Train¶
The train command is a simple interface to pretrain a large number of models using different SSL methods. An example command looks like this:
import lightly_train
if __name__ == "__main__":
    lightly_train.train(
        out="out/my_experiment",
        data="my_data_dir",
        model="torchvision/resnet50",
        method="distillation",
        epochs=100,
        batch_size=128,
    )
lightly-train train out="out/my_experiment" data="my_data_dir" model="torchvision/resnet50" method="distillation" epochs=100 batch_size=128
This will pretrain a ResNet-50 model from TorchVision using images from my_data_dir
and the DINOv2 distillation pretraining method. All training logs, model exports, and
checkpoints are saved to the output directory at out/my_experiment.
Tip
See lightly_train.train() for a complete list of available arguments.
Out¶
The out argument specifies the output directory where all training logs, model exports,
and checkpoints are saved. It looks like this after training:
out/my_experiment
├── checkpoints
│   ├── epoch=99-step=123.ckpt                          # Intermediate checkpoint
│   └── last.ckpt                                       # Last checkpoint
├── events.out.tfevents.1721899772.host.1839736.0       # TensorBoard logs
├── exported_models
|   └── exported_last.pt                                # Final model exported
├── metrics.jsonl                                       # Training metrics
└── train.log                                           # Training logs
The final model checkpoint is saved to out/my_experiment/checkpoints/last.ckpt. The
file out/my_experiment/exported_models/exported_last.pt contains the final model,
exported in the default format (package_default) of the used library (see
export format for more details).
Tip
Create a new output directory for each experiment to keep training logs, model exports, and checkpoints organized.
Data¶
The data directory data="my_data_dir" can have any structure, including nested
subdirectories. LightlyTrain finds all images in the directory recursively.
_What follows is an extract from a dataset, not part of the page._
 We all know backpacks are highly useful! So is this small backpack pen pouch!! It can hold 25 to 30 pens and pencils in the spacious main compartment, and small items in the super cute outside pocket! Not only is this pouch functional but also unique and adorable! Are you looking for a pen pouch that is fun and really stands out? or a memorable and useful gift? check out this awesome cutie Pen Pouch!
The following image formats are supported:
jpg
jpeg
png
ppm
bmp
pgm
tif
tiff
webp
Model¶
See Models for a list of all supported models.
Method¶
See Methods for a list of all supported methods.
Loggers¶
Logging is configured with the loggers argument. The following loggers are
supported:
jsonl: Logs training metrics to a .jsonl file (enabled by default)tensorboard: Logs training metrics to TensorBoard (enabled by default, requires TensorBoard to be installed)wandb: Logs training metrics to Weights & Biases (disabled by default, requires Weights & Biases to be installed)
JSONL¶
The JSONL logger is enabled by default and logs training metrics to a .jsonl file
at out/my_experiment/metrics.jsonl.
Disable the JSONL logger with:
loggers={"jsonl": None}
loggers.jsonl=null
TensorBoard¶
TensorBoard logs are automatically saved to the output directory. Run TensorBoard in a new terminal to visualize the training progress:
tensorboard --logdir out/my_experiment
Disable the TensorBoard logger with:
loggers={"tensorboard": None}
loggers.tensorboard=null
Weights & Biases¶
Important
Weights & Biases must be installed with pip install "lightly-train[wandb]".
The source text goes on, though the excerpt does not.